The new sensor calculates heart and breathing rates from the distinctive sound waves produced by the beating of the heart and the inhalation and exhalation of the lungs, they explained. (See Figure 1)
“Through characterization of the acoustic wave, recorded from different parts of the GI tract, we found that we could measure both heart rate and respiratory rate with good accuracy,” said Giovanni Traverso, a research affiliate at MIT’s Koch Institute for Integrative Cancer Research, and gastroenterologist at Massachusetts General Hospital.
How It Works
The researchers were inspired by existing ingestible devices that can measure body temperature, as well as others that can take internal digestive tract images. They decided to combine the two technologies and design a sensor that would measure heart and respiratory rate, as well as temperature, from inside the digestive tract.
The simplest way to achieve this, they decided, would be to listen to the body using a small microphone. The researchers essentially created “an extremely tiny stethoscope that you can swallow,” said team member Albert Swiston, a technical staff member at Lincoln Laboratory. “Using the same sensor, we can collect both your heart sounds and your lung sounds. That’s one of the advantages of our approach—we can use one sensor to get two pieces of information,” he explained.

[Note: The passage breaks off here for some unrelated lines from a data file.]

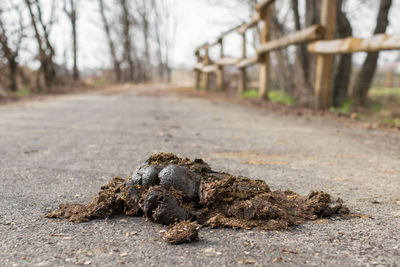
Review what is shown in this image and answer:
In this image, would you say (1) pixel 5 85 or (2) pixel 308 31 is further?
(1) pixel 5 85

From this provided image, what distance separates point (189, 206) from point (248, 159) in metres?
1.31

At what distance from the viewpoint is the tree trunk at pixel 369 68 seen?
682cm

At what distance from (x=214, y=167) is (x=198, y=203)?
93cm

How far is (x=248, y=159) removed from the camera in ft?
9.80

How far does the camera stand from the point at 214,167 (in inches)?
107

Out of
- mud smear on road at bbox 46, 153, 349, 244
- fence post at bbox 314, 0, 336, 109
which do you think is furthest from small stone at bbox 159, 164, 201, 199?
fence post at bbox 314, 0, 336, 109

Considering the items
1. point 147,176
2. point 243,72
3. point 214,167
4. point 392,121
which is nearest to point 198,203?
point 147,176

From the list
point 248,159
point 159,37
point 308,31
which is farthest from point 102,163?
point 159,37

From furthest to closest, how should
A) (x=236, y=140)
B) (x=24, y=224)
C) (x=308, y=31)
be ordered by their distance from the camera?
1. (x=308, y=31)
2. (x=236, y=140)
3. (x=24, y=224)

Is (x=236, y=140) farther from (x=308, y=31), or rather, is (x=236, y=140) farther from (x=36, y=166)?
(x=308, y=31)

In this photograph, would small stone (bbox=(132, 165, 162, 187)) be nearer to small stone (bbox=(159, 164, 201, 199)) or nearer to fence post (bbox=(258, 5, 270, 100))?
small stone (bbox=(159, 164, 201, 199))

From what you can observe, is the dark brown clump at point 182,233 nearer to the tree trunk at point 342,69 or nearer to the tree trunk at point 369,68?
the tree trunk at point 342,69

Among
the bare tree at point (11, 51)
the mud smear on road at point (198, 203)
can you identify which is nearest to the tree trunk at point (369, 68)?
the mud smear on road at point (198, 203)

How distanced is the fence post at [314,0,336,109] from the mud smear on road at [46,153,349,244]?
4.20 meters
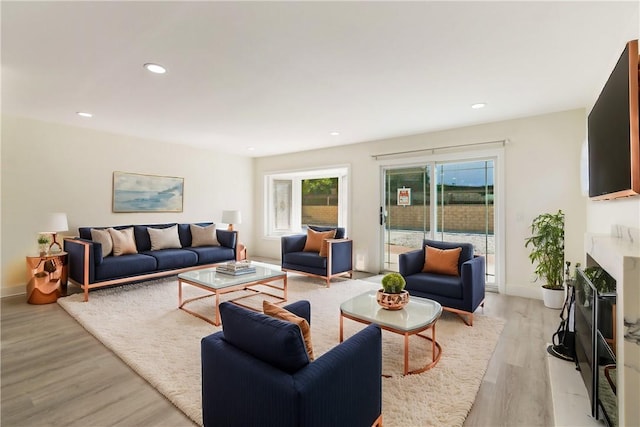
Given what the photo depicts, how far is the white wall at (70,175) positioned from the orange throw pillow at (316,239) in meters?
2.45

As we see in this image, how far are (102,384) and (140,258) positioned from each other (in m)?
2.53

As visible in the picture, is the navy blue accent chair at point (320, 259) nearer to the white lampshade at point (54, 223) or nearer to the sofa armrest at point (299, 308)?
the sofa armrest at point (299, 308)

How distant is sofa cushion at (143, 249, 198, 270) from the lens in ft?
15.0

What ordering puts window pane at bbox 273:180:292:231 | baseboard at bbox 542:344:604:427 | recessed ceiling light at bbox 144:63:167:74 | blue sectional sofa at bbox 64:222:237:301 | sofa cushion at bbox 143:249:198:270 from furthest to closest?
window pane at bbox 273:180:292:231 → sofa cushion at bbox 143:249:198:270 → blue sectional sofa at bbox 64:222:237:301 → recessed ceiling light at bbox 144:63:167:74 → baseboard at bbox 542:344:604:427

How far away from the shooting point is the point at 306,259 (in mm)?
4879

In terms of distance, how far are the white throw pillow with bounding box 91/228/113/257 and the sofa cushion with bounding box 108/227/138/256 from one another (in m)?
0.06

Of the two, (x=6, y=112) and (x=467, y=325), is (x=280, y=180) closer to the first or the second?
(x=6, y=112)

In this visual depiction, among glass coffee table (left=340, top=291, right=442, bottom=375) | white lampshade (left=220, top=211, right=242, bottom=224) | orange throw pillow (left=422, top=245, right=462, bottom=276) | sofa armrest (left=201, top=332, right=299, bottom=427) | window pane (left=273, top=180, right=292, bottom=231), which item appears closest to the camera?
sofa armrest (left=201, top=332, right=299, bottom=427)

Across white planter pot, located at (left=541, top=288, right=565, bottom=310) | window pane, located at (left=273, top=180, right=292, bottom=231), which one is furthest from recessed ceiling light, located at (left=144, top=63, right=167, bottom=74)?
white planter pot, located at (left=541, top=288, right=565, bottom=310)

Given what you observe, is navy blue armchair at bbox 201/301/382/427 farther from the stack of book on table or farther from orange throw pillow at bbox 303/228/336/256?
orange throw pillow at bbox 303/228/336/256

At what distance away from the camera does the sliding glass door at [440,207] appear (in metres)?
4.48

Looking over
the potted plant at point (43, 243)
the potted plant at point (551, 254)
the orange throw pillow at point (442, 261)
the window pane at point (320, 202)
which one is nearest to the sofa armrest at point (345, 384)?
the orange throw pillow at point (442, 261)

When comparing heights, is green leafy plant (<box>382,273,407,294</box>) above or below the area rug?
above

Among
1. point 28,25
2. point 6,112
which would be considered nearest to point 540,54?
point 28,25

In order to translate the acoustic data into heart and breathing rates, the researchers had to devise signal processing systems that distinguish the sounds produced by the heart and lungs from each other, as well as from background noise produced by the digestive tract and other parts of the body.
The entire sensor is about the size of a multivitamin pill and consists of a tiny microphone packaged in a silicone capsule, along with electronics that process the sound and wirelessly send radio signals to an external receiver, with a range of about 3 meters.
In tests along the GI tract of pigs, the researchers found that the device could accurately pick up heart rate and respiratory rate, even when conditions such as the amount of food being digested were varied. The researchers expect that the device would remain in the digestive tract for only a day or two, so for longerterm monitoring, patients would swallow new capsules as needed.
In the future, the researchers plan to design sensors that could diagnose heart conditions such as abnormal heart rhythms, or breathing problems including emphysema or asthma. Currently doctors require patients to wear a harness (Holter) monitor for up to a week to detect such problems, but these often fail to produce a diagnosis because patients are uncomfortable wearing them 24 hours a day.
“If you could ingest a device that would listen for those pathological sounds, rather than wearing an electrical monitor, that would improve patient compliance,” Swiston said.
The researchers also hope to create sensors that would not only diagnose a problem but also deliver a drug to treat it.